Jamie Elvey, who is Lebanese-American and a 2008 masters degree graduate of the University of California-Irvine, plays Hanan. The cast includes Bonni Allen and Brian Skellenger, both alumni of the theater's "Avenue Q," as well as George Keller, Hope Cervantes and Aditi Kapil, who plays the ethnic consultant.
"Latina" confronts the struggle "to embrace all of who we are," Reuler said. "Six of the seven actors in the play are of mixed race. Where are the parts of them in our entertainment industry? Why do they have to check boxes and limit themselves?"
Director Valdez echoed Reuler.
"This is a madcap comedy where the jokes are fast and furious," he said. "But underneath it all, there's this plea for space where we can be our whole selves, gay and religious, brown, black and white, all at once."
The play also looks at the price of passing.

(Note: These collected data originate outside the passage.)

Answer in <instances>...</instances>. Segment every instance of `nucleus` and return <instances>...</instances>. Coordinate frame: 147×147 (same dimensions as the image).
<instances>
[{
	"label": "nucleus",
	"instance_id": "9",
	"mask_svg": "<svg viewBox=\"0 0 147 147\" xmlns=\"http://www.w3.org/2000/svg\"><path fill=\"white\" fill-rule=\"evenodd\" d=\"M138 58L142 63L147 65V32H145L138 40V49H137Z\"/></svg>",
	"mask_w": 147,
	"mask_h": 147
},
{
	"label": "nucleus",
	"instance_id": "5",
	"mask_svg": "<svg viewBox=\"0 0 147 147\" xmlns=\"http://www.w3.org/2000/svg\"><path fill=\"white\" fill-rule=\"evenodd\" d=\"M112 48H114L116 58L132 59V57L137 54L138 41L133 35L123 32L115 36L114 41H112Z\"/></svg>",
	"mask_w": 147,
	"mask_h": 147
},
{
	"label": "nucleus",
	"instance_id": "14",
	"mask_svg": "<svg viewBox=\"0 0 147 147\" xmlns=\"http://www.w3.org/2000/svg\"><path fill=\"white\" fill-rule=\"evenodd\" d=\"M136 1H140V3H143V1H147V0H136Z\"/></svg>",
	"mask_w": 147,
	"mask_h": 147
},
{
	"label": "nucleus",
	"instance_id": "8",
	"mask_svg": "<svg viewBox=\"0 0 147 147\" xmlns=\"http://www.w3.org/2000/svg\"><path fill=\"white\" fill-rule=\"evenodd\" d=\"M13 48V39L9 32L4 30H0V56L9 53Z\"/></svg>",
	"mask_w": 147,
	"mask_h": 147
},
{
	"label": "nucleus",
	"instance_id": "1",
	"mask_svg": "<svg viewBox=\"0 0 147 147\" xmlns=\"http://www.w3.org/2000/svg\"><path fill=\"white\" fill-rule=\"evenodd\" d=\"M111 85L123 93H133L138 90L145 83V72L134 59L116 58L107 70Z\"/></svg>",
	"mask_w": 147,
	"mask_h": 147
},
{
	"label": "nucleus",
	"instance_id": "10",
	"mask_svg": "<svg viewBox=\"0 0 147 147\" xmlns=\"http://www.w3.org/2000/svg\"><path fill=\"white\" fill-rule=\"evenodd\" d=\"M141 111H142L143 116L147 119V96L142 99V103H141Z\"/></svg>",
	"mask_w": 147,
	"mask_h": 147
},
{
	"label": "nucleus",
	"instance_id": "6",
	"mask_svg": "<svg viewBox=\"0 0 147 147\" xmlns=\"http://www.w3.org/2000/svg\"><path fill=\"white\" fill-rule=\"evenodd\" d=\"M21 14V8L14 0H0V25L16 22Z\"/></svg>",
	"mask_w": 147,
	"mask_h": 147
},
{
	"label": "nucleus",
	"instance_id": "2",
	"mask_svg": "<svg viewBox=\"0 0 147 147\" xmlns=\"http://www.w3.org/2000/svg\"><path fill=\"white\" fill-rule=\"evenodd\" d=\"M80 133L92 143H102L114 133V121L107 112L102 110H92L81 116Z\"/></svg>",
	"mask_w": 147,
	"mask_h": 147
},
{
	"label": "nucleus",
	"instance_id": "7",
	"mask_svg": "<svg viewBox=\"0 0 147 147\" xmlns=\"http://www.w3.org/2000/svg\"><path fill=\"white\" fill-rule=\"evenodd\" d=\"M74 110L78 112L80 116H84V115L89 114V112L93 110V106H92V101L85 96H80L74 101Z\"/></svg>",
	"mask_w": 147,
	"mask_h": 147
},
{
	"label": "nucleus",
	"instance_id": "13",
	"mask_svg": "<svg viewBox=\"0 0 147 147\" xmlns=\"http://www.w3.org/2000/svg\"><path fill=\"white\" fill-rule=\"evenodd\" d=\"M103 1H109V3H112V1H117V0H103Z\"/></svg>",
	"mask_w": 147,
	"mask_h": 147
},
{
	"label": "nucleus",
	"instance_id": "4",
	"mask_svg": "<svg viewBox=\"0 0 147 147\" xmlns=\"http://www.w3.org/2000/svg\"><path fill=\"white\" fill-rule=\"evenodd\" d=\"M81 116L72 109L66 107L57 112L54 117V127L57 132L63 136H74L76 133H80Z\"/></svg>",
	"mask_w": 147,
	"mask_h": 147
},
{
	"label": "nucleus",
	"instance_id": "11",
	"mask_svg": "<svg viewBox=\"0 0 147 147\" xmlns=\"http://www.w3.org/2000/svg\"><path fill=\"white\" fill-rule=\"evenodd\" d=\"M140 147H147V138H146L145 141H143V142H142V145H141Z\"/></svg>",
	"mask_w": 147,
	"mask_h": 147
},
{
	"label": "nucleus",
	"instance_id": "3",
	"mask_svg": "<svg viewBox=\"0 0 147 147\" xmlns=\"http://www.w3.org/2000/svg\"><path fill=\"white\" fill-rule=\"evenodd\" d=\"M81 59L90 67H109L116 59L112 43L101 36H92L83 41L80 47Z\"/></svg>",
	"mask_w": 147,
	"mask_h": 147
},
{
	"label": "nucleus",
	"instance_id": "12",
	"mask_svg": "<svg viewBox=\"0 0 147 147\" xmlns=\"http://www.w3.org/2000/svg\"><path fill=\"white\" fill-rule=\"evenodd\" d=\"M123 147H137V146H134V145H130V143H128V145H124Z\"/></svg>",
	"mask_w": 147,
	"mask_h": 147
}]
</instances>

"If you're just trying to be something other than your authentic self, you'll either cross the line where this new identity takes over or you kind of splinter," said Valdez. "It happens in this play at the high level of a record contract. But it happens in families, too, and in our workplaces and schools. People are constantly trying on new identities, new ways of negotiating and presenting ourselves to the world."